----- EXCERPTED TEXT -----
Ninjutsu is not a sport. It is for self defense. Ninjutsu uses strikes and kicks to kyusho (pressure points) while setting up for joint locks, immobilizations, or throws. Ninjutsu uses principles of leverage, angling, and physics, instead of brute force. There are many problems with "brute force" because there will always be someone bigger or stronger out there. In order to subdue an attacker larger than oneself, he or she will have to use the principles of leverage, angling, natural body mechanics, and pain points.

A basic Ninjutsu concept is rolling ( break falls, tumbling, and flips). This makes for safer training. Also, in the self defense arena, if you are pushed or fall while defending yourself, you’ll quickly return to your feet. Furthermore, rolling is a very effective way to escape joint locks and throws.

Unlike many styles, kicks, punches, and other various striking methods are not typically the "end all" to a confrontation. Kicks and punches in Ninjutsu, are generally viewed as tools to provide an entrance for advanced grappling. To end a confrontation, one will either walk away or move in to perform joint locks and throws (grappling) or other various taijutsu methods. Ninjutsu does use a great deal grappling techniques.

The traditional system is made up a nine styles (or ryu’s) of martial arts. In essence, we study and train on nine different martial arts at the same time. Generations ago, they were taught separately. Now they are under one heading called the International Bujinkan Dojo, (of Noda shi, Japan). Under the direction of the 34th generation leader (soke), Dr. Masaaki Hatsumi.

Our goal is to train exceptional members of society. A background survey must be filled out for official acceptance into this training. This is just one way of "screening" potential students. This is done to make sure that we do not train people that may use this art for the wrong reason. Furthermore, people that work in law enforcement (local, state, or federal) and military personnel have been, and are welcomed to train. Ninjutsu techniques have been proven highly effective by various organizations from Military Special Ops units to local law enforcement. Traditional Ninjutsu also trains with an extensive array of weaponry. Finally, the techniques learned should only be used for self defense.

- Shidoshi Shihan Rick Spangler

 


    
 The Ninja and Their Training - by Shidoshi Rick Spangler Minimize

The ninja has a traceable history that predates most martial arts.  The ninja's martial art is not a form of karate.  The ninja's martial art is called Ninjutsu, and is different from most other arts. There are nine different schools of Ninjutsu; these are all recognized by the Japanese government as current, active styles of Ninjutsu.  These nine schools, or nine ryu, make up what is called the Bujinkan Dojo.  History teaches that there were other styles of Ninjutsu but these have faded away.  The traditional scrolls of information of most of those styles are now in museums in Japan, because the style  no longer has any official leadership or sole Grandmaster.
----- PROVIDED INFORMATION -----
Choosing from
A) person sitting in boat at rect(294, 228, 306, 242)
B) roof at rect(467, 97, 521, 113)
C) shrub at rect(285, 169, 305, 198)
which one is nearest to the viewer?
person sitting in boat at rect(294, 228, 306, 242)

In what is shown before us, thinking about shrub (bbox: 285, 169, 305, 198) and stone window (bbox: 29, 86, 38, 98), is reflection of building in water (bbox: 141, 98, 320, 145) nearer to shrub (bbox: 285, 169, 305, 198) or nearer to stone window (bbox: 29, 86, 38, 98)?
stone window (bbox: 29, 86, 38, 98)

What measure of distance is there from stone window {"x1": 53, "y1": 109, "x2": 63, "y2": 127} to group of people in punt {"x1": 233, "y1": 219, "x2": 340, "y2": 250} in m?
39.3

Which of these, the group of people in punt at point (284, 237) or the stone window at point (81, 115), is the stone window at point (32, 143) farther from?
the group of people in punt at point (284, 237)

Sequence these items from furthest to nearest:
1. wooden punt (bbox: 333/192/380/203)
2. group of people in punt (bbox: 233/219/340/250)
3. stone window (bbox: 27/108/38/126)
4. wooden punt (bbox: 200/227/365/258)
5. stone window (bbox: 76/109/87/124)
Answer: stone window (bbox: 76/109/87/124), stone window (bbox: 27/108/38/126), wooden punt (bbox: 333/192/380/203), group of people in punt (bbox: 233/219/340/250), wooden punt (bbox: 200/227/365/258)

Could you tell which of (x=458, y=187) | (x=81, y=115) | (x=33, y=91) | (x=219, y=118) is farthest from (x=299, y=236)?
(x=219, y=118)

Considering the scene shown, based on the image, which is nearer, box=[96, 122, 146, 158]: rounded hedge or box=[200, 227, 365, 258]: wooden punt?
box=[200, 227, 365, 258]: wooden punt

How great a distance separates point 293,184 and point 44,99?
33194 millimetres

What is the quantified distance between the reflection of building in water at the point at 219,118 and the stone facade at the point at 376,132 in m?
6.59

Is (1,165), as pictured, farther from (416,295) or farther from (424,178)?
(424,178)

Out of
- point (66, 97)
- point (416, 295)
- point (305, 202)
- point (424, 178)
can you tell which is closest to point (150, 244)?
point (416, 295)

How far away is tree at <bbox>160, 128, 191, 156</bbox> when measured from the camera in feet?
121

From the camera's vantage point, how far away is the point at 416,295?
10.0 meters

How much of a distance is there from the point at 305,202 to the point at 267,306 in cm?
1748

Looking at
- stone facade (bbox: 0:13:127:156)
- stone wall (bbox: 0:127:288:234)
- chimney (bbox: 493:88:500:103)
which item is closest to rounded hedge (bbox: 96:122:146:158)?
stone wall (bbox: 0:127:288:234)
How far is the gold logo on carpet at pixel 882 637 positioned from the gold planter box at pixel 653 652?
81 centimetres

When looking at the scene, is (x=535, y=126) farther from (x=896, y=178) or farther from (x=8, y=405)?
-----
TASK TO COMPLETE: Quote the passage on Ninjutsu from "The traditional system" up to and including "Dr. Masaaki Hatsumi.". You won't need the entries for this.

EXERCISE ANSWER:
The traditional system is made up a nine styles (or ryu’s) of martial arts. In essence, we study and train on nine different martial arts at the same time. Generations ago, they were taught separately. Now they are under one heading called the International Bujinkan Dojo, (of Noda shi, Japan). Under the direction of the 34th generation leader (soke), Dr. Masaaki Hatsumi.